* begin Source document *

INXS’s Kick was as uniquely weird a product of the late-’80s as MTV’s Remote Control or Steven Soderbergh. Australian rock lifers (this was their sixth album) aiming for Madonna-level pop domination but wouldn’t have gotten over without R.E.M.’s college-rock groundwork; a rock band not afraid to mimic contemporary hip-hop production, a lead dreamboat who rather be Freddie Mercury or Frank Sinatra before he’ll be your Joey Ramone. Ultimately it sold six million copies and, currently, allows a band like fun. to occupy a similar plane (also don’t miss TV on the Radio’s excellent 2011 “Guns in the Sky” rip “Caffinated Consciousness”). The four-disc 25th anniversary celebration is jammed with documentaries, interviews, track-by-track commentaries, stickers for your locker, and, most importantly, tons of Kick-era musical ephemera. The official B-sides are incredibly revealing mostly because they’re funky, weird, goofs that show the band’s silly side: “I’m Coming (Home)” is a sex-starved Robert Palmer-level heavy nova, “Do Wat You Do” is like Kid Creole produced by “Mutt” Lange, and the Lounge Lizardy “On the Rocks” can be best be described as “cocktail synth-jazz.” The demos are notable because Michael Hutchence doesn’t always sing in key. The “Guns in the Sky Kick Ass Remix” actually kicks ass, sampling James Brown and Monty Python and a couple of INXS songs, and is probably a response to M/A/R/R/S from a band already responding to 20 other things. C.W.

* end Source document *
* begin Supplied information *

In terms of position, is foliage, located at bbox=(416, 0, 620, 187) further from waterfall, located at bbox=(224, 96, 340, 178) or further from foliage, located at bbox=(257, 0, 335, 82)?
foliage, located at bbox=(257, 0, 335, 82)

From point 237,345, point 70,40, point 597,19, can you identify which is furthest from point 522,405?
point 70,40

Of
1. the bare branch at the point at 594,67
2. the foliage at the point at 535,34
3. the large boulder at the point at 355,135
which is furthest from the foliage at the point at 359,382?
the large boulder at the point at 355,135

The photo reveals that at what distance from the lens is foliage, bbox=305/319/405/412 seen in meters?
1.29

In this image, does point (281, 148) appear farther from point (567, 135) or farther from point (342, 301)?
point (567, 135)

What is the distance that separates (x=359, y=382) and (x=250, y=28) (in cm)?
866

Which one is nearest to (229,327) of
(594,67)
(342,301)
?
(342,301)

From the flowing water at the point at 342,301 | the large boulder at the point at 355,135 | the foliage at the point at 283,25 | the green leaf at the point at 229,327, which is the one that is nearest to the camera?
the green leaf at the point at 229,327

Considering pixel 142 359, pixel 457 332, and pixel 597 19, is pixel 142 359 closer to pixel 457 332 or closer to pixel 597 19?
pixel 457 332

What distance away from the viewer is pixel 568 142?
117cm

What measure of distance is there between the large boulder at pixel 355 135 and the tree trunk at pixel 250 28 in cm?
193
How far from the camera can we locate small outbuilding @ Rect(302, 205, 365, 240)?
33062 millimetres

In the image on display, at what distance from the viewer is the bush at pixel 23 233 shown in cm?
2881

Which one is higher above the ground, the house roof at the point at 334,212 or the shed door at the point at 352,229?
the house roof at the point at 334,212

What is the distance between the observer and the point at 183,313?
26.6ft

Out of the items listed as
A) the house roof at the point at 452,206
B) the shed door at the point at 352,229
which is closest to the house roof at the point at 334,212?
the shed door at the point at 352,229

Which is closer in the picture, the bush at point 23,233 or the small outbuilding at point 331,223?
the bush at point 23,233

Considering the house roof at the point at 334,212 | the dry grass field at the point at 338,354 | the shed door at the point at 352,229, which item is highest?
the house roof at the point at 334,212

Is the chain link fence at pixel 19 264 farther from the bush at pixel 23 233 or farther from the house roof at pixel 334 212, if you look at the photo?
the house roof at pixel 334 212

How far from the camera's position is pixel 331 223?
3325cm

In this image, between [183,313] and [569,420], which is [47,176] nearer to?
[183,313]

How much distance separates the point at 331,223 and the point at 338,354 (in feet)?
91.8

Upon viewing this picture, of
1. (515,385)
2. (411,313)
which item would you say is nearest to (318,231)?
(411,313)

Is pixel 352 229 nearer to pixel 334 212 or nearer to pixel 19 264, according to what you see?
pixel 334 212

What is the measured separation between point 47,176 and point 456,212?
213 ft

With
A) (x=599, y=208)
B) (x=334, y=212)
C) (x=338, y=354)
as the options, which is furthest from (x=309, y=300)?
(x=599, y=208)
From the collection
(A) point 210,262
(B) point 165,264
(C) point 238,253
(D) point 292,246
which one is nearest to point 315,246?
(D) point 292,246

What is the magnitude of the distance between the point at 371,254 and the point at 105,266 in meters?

* end Supplied information *

__Task to complete__. In the review of INXS's Kick, how many copies did the album ultimately sell?

__The solution__. Six million copies.